__To be done__:
Recast the lines below as a numbered list, skipping any blank lines. Leave the pictures out of your list.

## BEGIN Stored data

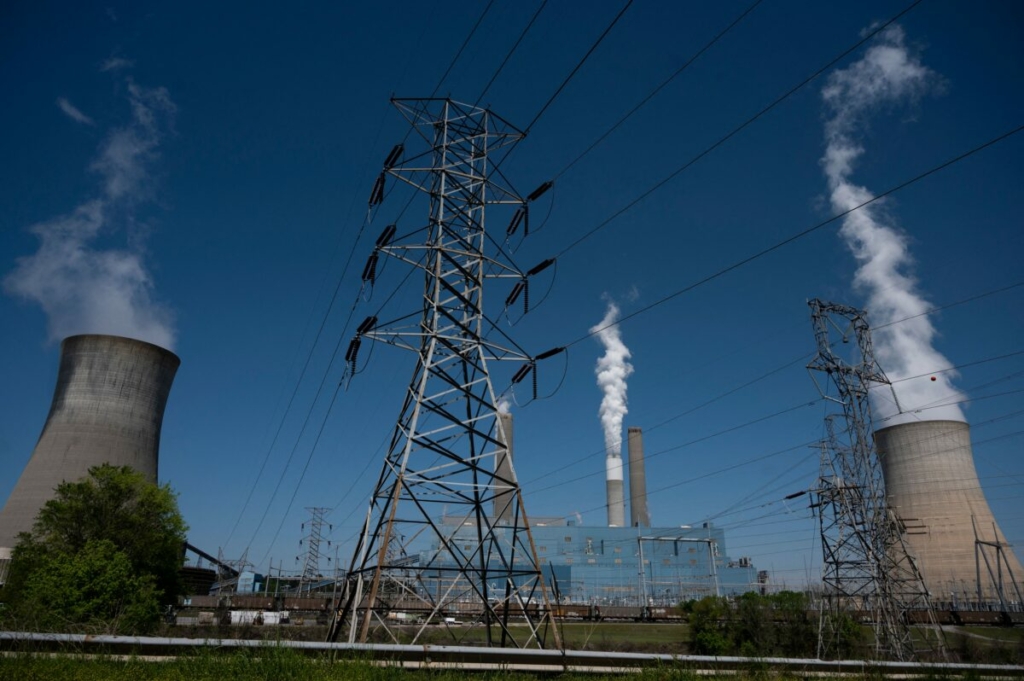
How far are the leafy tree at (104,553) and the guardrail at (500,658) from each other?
1237cm

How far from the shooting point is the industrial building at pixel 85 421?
3594 cm

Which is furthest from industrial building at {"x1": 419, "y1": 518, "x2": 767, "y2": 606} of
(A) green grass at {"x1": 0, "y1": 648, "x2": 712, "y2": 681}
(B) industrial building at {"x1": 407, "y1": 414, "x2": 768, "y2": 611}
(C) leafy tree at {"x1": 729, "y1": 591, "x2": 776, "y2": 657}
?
(A) green grass at {"x1": 0, "y1": 648, "x2": 712, "y2": 681}

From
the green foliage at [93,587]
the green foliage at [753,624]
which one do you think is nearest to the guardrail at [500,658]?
the green foliage at [93,587]

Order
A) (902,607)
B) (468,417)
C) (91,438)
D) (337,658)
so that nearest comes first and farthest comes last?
1. (337,658)
2. (468,417)
3. (902,607)
4. (91,438)

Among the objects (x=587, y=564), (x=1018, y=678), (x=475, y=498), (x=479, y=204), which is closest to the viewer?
(x=1018, y=678)

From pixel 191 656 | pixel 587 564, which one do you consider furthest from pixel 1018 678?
pixel 587 564

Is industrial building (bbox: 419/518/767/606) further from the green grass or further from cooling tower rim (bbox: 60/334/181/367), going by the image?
the green grass

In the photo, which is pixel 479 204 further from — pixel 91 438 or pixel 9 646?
pixel 91 438

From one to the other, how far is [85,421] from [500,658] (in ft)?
124

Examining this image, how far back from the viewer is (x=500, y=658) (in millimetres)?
7680

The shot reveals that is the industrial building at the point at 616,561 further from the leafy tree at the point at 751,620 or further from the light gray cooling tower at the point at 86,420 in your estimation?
the leafy tree at the point at 751,620

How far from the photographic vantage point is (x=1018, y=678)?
8703 millimetres

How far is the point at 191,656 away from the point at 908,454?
162 ft

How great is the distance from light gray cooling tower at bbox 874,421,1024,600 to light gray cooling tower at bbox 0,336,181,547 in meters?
50.7
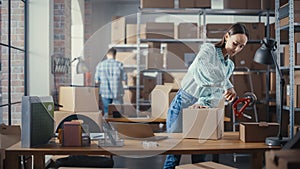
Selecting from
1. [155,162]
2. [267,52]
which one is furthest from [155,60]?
[267,52]

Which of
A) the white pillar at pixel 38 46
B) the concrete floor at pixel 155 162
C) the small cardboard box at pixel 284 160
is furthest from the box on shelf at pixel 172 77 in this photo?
the small cardboard box at pixel 284 160

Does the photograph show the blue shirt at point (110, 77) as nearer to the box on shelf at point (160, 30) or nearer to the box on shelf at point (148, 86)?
the box on shelf at point (148, 86)

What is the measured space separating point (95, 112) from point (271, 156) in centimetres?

## END Stored data

__Response to the task__:
1. How far are the leafy tree at (104,553) and the guardrail at (500,658) from each other?
2. 1237cm
3. How far from the shooting point is the industrial building at pixel 85 421?
4. 3594 cm
5. Which is furthest from industrial building at {"x1": 419, "y1": 518, "x2": 767, "y2": 606} of
6. (A) green grass at {"x1": 0, "y1": 648, "x2": 712, "y2": 681}
7. (B) industrial building at {"x1": 407, "y1": 414, "x2": 768, "y2": 611}
8. (C) leafy tree at {"x1": 729, "y1": 591, "x2": 776, "y2": 657}
9. ?
10. (A) green grass at {"x1": 0, "y1": 648, "x2": 712, "y2": 681}
11. From
12. the green foliage at [93,587]
13. the green foliage at [753,624]
14. which one do you think is nearest to the guardrail at [500,658]?
15. the green foliage at [93,587]
16. Order
17. A) (902,607)
18. B) (468,417)
19. C) (91,438)
20. D) (337,658)
21. so that nearest comes first and farthest comes last?
22. 1. (337,658)
23. 2. (468,417)
24. 3. (902,607)
25. 4. (91,438)
26. Among the objects (x=587, y=564), (x=1018, y=678), (x=475, y=498), (x=479, y=204), which is closest to the viewer?
27. (x=1018, y=678)
28. From pixel 191 656 | pixel 587 564, which one do you consider furthest from pixel 1018 678?
29. pixel 587 564
30. Is industrial building (bbox: 419/518/767/606) further from the green grass or further from cooling tower rim (bbox: 60/334/181/367), going by the image?
31. the green grass
32. In the photo, which is pixel 479 204 further from — pixel 91 438 or pixel 9 646?
33. pixel 91 438
34. From one to the other, how far is [85,421] from [500,658] (in ft)?
35. 124
36. Examining this image, how far back from the viewer is (x=500, y=658) (in millimetres)?
37. 7680
38. The shot reveals that is the industrial building at the point at 616,561 further from the leafy tree at the point at 751,620 or further from the light gray cooling tower at the point at 86,420 in your estimation?
39. the leafy tree at the point at 751,620
40. How far from the photographic vantage point is (x=1018, y=678)?
41. 8703 millimetres
42. How far is the point at 191,656 away from the point at 908,454?
43. 162 ft
44. How great is the distance from light gray cooling tower at bbox 874,421,1024,600 to light gray cooling tower at bbox 0,336,181,547 in meters?
45. 50.7
46. Selecting from
47. 1. [155,162]
48. 2. [267,52]
49. which one is furthest from [155,60]?
50. [267,52]
51. Which of
52. A) the white pillar at pixel 38 46
53. B) the concrete floor at pixel 155 162
54. C) the small cardboard box at pixel 284 160
55. is furthest from the box on shelf at pixel 172 77 in this photo?
56. the small cardboard box at pixel 284 160
57. Does the photograph show the blue shirt at point (110, 77) as nearer to the box on shelf at point (160, 30) or nearer to the box on shelf at point (148, 86)?
58. the box on shelf at point (148, 86)
59. What is the measured space separating point (95, 112) from point (271, 156) in centimetres?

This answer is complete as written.